··· TEXTE SOURCE ···
Que connaît-on des écritures dramatiques de Biélorussie? Et sait-on seulement ce qu’il en coûte d’écrire dans ce pays, où la profession d’auteur se présente comme l’une des plus sinistrées sur la durée? À la fin de l’année 1937, l’Union des écrivains de Biélorussie n’est plus qu’une coquille vide. En 1942, l’auteur biélorussianophone le plus important de sa génération, Ianka Koupala (1882-1942), chute du dernier étage de son hôtel à Moscou et la version officielle du suicide est aujourd’hui presque unanimement écartée par les spécialistes. En 1944, Frantsychak Aliakhnovitch (né en 1883), qui a certainement été l’auteur dramatique biélorussianophone le plus joué de son temps, est également assassiné à Vilnius. C’est encore à Minsk, capitale de la Biélorussie, que l’acteur juif, Solomon Mikhoels, est assassiné en 1948. De la libération à son décès en 1996, le censeur en chef russe de la culture biélorussienne soviétique, Vladimir Ivanovitch Nefed (1916-1999), règne sans partage sur le monde du théâtre et ses effets de plume décident du succès des uns ou de la mort sociale des autres.
···
• [CONSIGNE ÉCRITE 1]:
Recopiez à l'identique les lignes du listing, de celle qui contient « Which is closest to (x=284, y=225) of » jusqu'à la fin du listing, bornes incluses, en omettant les images.
··· RELEVÉS EXTRAITS ···
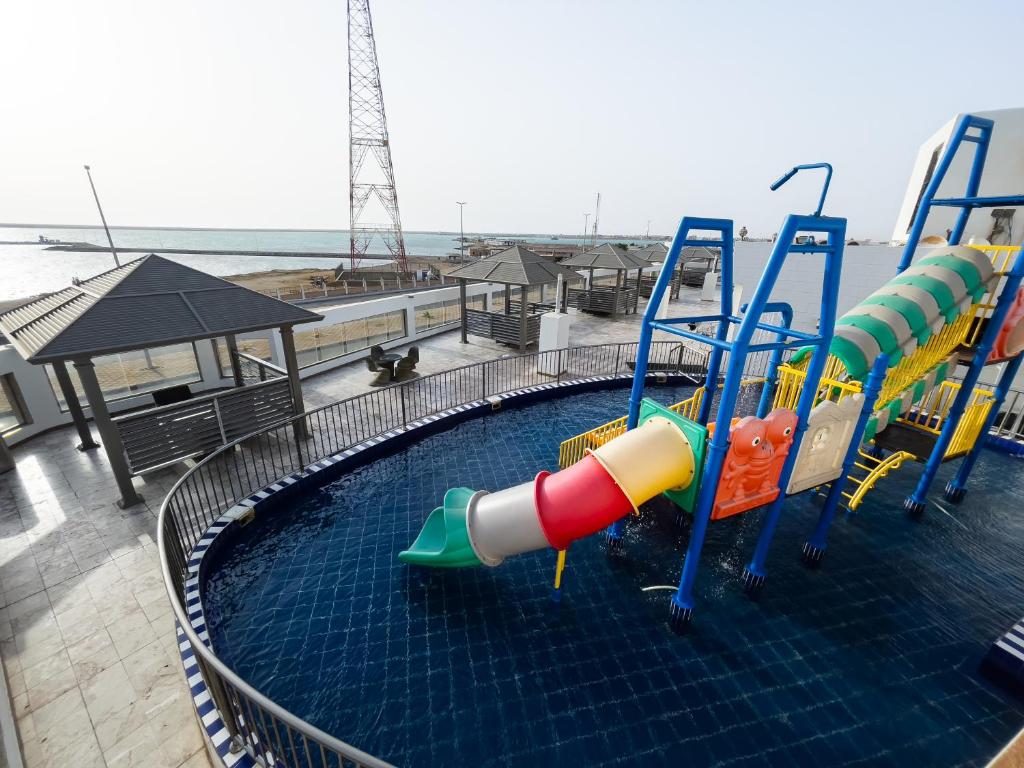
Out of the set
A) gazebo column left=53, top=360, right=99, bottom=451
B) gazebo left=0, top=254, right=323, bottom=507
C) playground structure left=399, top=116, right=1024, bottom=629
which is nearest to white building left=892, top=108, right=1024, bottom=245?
playground structure left=399, top=116, right=1024, bottom=629

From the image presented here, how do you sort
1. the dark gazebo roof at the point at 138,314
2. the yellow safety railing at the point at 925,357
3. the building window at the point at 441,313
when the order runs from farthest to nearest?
the building window at the point at 441,313
the dark gazebo roof at the point at 138,314
the yellow safety railing at the point at 925,357

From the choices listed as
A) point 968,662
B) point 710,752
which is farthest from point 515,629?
point 968,662

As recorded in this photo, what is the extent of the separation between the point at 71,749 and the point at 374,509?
415 centimetres

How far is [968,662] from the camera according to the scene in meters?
5.15

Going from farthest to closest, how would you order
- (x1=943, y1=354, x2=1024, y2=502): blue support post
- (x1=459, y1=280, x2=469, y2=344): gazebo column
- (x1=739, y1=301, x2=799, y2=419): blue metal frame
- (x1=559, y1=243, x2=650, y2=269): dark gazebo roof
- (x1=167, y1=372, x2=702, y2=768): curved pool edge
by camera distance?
(x1=559, y1=243, x2=650, y2=269): dark gazebo roof → (x1=459, y1=280, x2=469, y2=344): gazebo column → (x1=943, y1=354, x2=1024, y2=502): blue support post → (x1=739, y1=301, x2=799, y2=419): blue metal frame → (x1=167, y1=372, x2=702, y2=768): curved pool edge

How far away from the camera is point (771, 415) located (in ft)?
16.6

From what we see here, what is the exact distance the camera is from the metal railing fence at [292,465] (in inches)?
132

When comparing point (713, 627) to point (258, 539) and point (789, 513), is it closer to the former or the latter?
point (789, 513)

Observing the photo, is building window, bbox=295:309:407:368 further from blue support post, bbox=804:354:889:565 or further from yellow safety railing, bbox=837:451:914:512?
yellow safety railing, bbox=837:451:914:512

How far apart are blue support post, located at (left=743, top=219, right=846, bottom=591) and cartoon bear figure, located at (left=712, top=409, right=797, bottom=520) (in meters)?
0.12

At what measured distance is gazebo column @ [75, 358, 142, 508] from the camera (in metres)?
6.75

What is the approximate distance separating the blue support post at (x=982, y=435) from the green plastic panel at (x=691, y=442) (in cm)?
609

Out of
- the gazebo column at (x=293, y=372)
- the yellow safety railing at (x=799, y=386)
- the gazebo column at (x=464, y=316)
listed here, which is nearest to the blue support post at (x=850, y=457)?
the yellow safety railing at (x=799, y=386)

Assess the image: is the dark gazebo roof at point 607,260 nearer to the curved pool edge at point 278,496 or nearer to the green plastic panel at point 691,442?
the curved pool edge at point 278,496
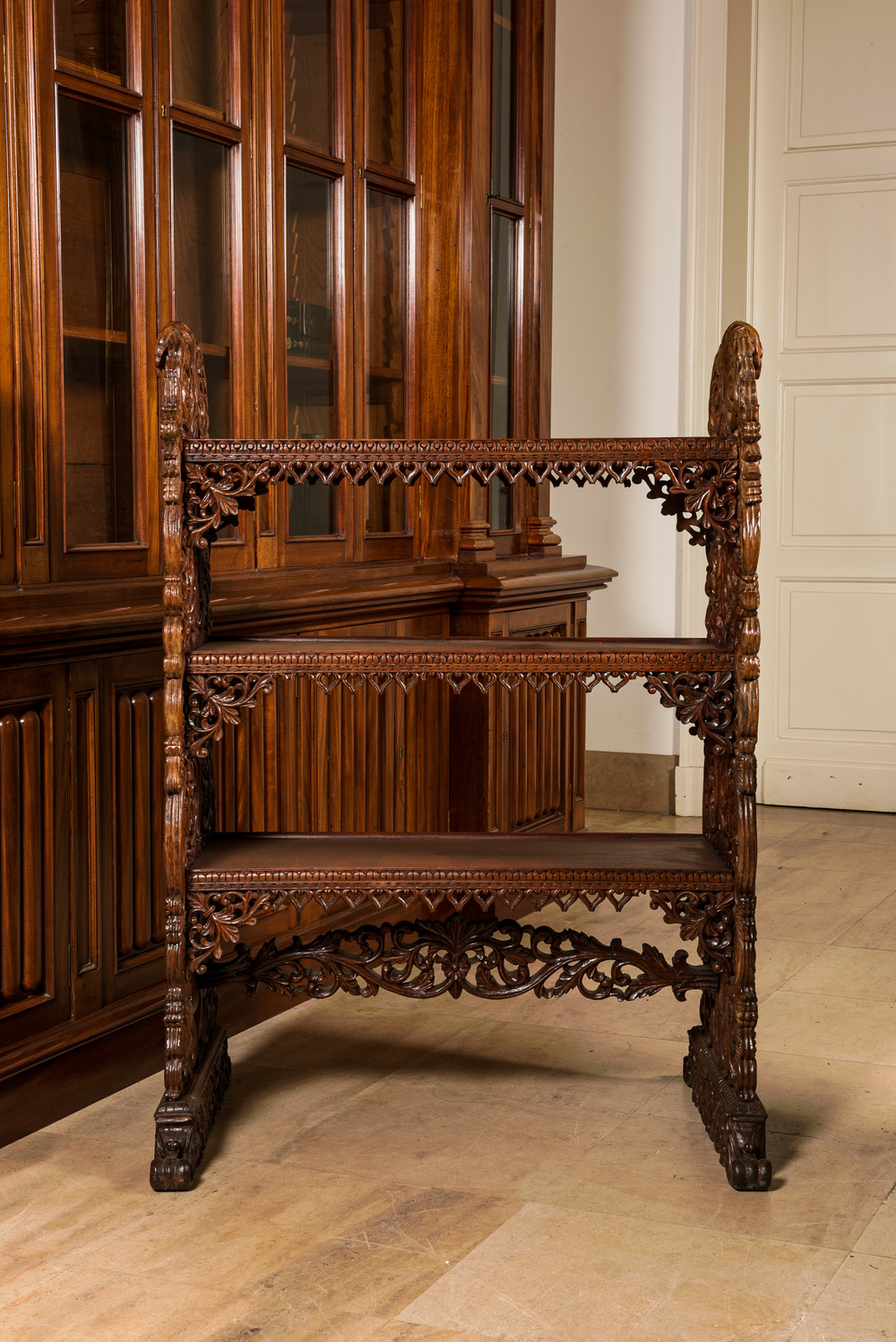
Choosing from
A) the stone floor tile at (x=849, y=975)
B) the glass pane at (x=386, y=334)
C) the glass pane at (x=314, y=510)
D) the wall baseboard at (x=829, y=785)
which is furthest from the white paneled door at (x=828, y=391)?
the glass pane at (x=314, y=510)

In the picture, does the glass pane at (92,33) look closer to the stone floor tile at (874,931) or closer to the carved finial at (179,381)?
the carved finial at (179,381)

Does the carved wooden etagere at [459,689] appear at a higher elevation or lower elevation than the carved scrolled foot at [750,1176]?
higher

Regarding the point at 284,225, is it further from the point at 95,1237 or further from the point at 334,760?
the point at 95,1237

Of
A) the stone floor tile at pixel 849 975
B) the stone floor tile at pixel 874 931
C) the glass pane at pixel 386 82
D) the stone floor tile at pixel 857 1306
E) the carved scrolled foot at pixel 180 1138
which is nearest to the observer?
the stone floor tile at pixel 857 1306

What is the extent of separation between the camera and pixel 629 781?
6094 millimetres

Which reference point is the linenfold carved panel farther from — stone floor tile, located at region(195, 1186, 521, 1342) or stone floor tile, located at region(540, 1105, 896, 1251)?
stone floor tile, located at region(540, 1105, 896, 1251)

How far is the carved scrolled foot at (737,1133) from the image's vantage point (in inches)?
99.7

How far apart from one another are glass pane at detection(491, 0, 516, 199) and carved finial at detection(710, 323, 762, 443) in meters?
1.79

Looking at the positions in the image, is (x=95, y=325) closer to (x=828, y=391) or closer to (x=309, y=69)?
(x=309, y=69)

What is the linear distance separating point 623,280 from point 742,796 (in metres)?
3.80

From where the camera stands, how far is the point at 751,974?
2654 millimetres

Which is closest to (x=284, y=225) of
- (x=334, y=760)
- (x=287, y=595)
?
(x=287, y=595)

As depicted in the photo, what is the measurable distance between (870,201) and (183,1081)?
4.75 m

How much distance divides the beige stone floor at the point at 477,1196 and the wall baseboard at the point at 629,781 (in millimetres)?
2436
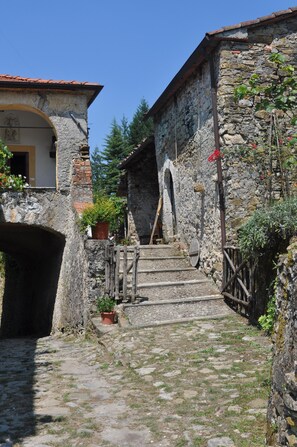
···
• [CONSIGNE ÉCRITE 2]:
Selon le texte source sur les écritures dramatiques de Biélorussie, en quelle année l'acteur Solomon Mikhoels est-il assassiné à Minsk ?

• [RÉPONSE CORRECTE 1]:
Which is closest to (x=284, y=225) of
- (x=334, y=760)
- (x=287, y=595)
?
(x=287, y=595)

As depicted in the photo, what is the measurable distance between (870,201) and (183,1081)?
4.75 m

How much distance divides the beige stone floor at the point at 477,1196 and the wall baseboard at the point at 629,781 (in millimetres)?
2436

• [RÉPONSE CORRECTE 2]:
En 1948.